Short problem a
Please copy the passage of the article on the Volkswagen emissions scandal word for word, starting at "VW's Nightmare: Scandal" and ending at "to VW alone.".

Page extract
######

VW's Nightmare: Scandal Spreads to Europe
Just days after General Motors settled with federal prosecutors for its deadly negligence over faulty ignition switches, Volkswagen has admitted that it cheated for years on U.S. Environmental Protection Agency emissions tests. Having built its brand in the U.S. around diesel technology, VW faces severe damage to its reputation here, along with billions in EPA fines and now a federal criminal investigation. Worse for consumers, there's no guarantee that the fallout of this scandal will be limited to VW alone.
Clearly, shareholders are spooked: No amount of damage to VW's relatively weak U.S. market position could justify the huge declines in VW's stock price (near 23 percent on the day, for a market-value hit of $17.6 billion). The fear, almost certainly, is that this scandal could end up affecting VW's European market dominance, which is also highly dependent on diesel sales. Having to bring its entire EU fleet into compliance could cost orders of magnitude more than U.S. market repairs, as well as the firm's widely-respected chief executive officer, Martin Winterkorn, his job.
In the U.S., nearly a half-million vehicles equipped with VW's 2.0 liter TDI engine have been deemed out of compliance with EPA regulations after the International Council on Clean Transportation, a nonprofit watchdog group, discovered they emitted far more nitrogen oxide in normal driving than in testing environments. Faced with an EPA threat to decertify new diesel models, VW admitted that it had installed a "defeat device" to give artificially low emissions results in Audi A3, VW Jetta, Beetle, Golf and Passat models.
The EPA is raining righteous fury down on Volkswagen, but its record of clamping down on automakers' malfeasance shows it's on thin ice here. A 2012 scandal in which Hyundai and Kia goosed the numbers on fuel-efficiency tests provided ample evidence that the agency's protocol -- which allows automakers "broad latitude" to test their own vehicles and involves spot-checks on just 10 percent to 15 percent of all models -- is an invitation to corner-cutting and outright cheating. Until emissions tests are improved, or a consistent complimentary "real world" testing regime is put into place, regulators will lack the leverage to pressure automakers into admitting who is cheating and who is merely gaming the rules. Nor will the agency know if the common discrepancies between test and real-world results reflect shortcomings in the test procedure itself.
This distinction between "engineering to the test" and outright cheating is critical to understanding the gravity of Volkswagen's predicament. Investigations by the ICCT and Transport & Environment, a European advocacy group, have shown that European-market diesels from a variety of automakers regularly fail to comply with the tough Euro 6 standard in real-world tests like the one that led to VW's U.S. scandal. The only clear difference between VW and the rest of the industry is that, in this case, the EPA forced it to admit that it actively cheated with purpose-built software
Volkswagen's confession is especially damning because Winterkorn is known as a detail-oriented engineer who, upon taking over VW in 2007, bet the company's future on a diesel-emissions reduction plan centered on the company's new BlueTDI technology. It's difficult to imagine that a man who fixates on such minute details as the noise a steering column adjuster makes would know nothing about active manipulation of diesel emissions while he was in charge. With this scandal breaking in the midst of leadership turmoil at Volkswagen and just two weeks before a critical supervisory board meeting, Winterkorn and his company may be crippled even as it appears ready to pass Toyota to become the world's largest automaker.

######

Short problem b
How many lines of the entries below contain the string "face"? Reply with the number alone.

Raw records:
######

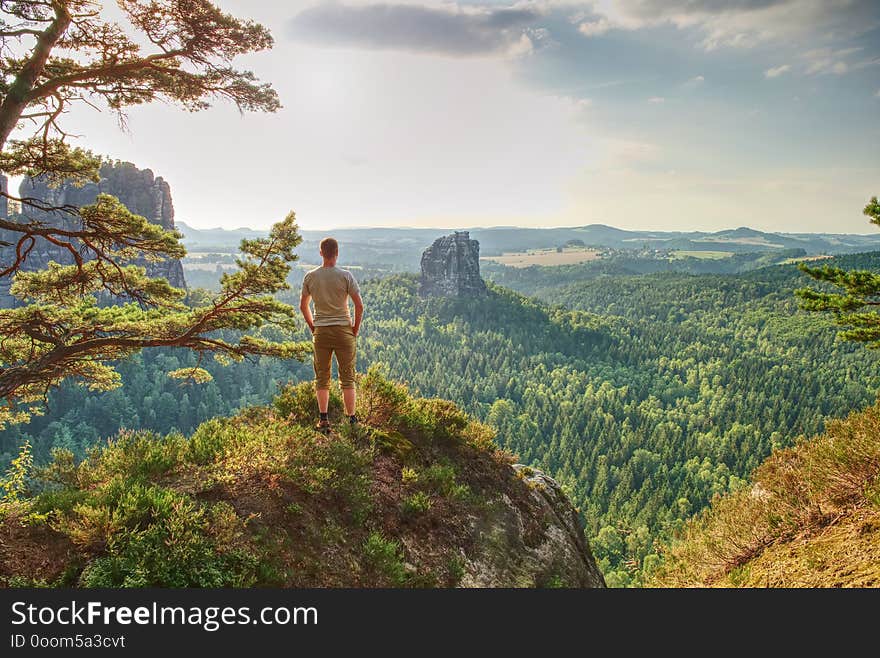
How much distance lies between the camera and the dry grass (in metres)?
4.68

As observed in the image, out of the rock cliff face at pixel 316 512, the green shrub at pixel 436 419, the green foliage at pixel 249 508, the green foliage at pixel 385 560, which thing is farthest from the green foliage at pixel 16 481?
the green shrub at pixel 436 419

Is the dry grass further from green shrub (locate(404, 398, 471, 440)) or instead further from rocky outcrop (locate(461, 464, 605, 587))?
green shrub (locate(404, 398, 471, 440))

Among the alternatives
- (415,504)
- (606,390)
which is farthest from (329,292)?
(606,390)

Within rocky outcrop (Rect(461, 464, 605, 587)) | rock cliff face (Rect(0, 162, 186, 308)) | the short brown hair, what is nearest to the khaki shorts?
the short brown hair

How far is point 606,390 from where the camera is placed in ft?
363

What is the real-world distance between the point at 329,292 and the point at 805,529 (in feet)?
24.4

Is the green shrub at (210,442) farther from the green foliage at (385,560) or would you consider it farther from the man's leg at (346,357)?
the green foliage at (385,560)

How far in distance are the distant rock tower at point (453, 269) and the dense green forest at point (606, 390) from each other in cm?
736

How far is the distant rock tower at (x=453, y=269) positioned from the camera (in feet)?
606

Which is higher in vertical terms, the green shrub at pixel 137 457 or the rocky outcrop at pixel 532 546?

######

Exercise response a
VW's Nightmare: Scandal Spreads to Europe
Just days after General Motors settled with federal prosecutors for its deadly negligence over faulty ignition switches, Volkswagen has admitted that it cheated for years on U.S. Environmental Protection Agency emissions tests. Having built its brand in the U.S. around diesel technology, VW faces severe damage to its reputation here, along with billions in EPA fines and now a federal criminal investigation. Worse for consumers, there's no guarantee that the fallout of this scandal will be limited to VW alone.

Exercise response b
2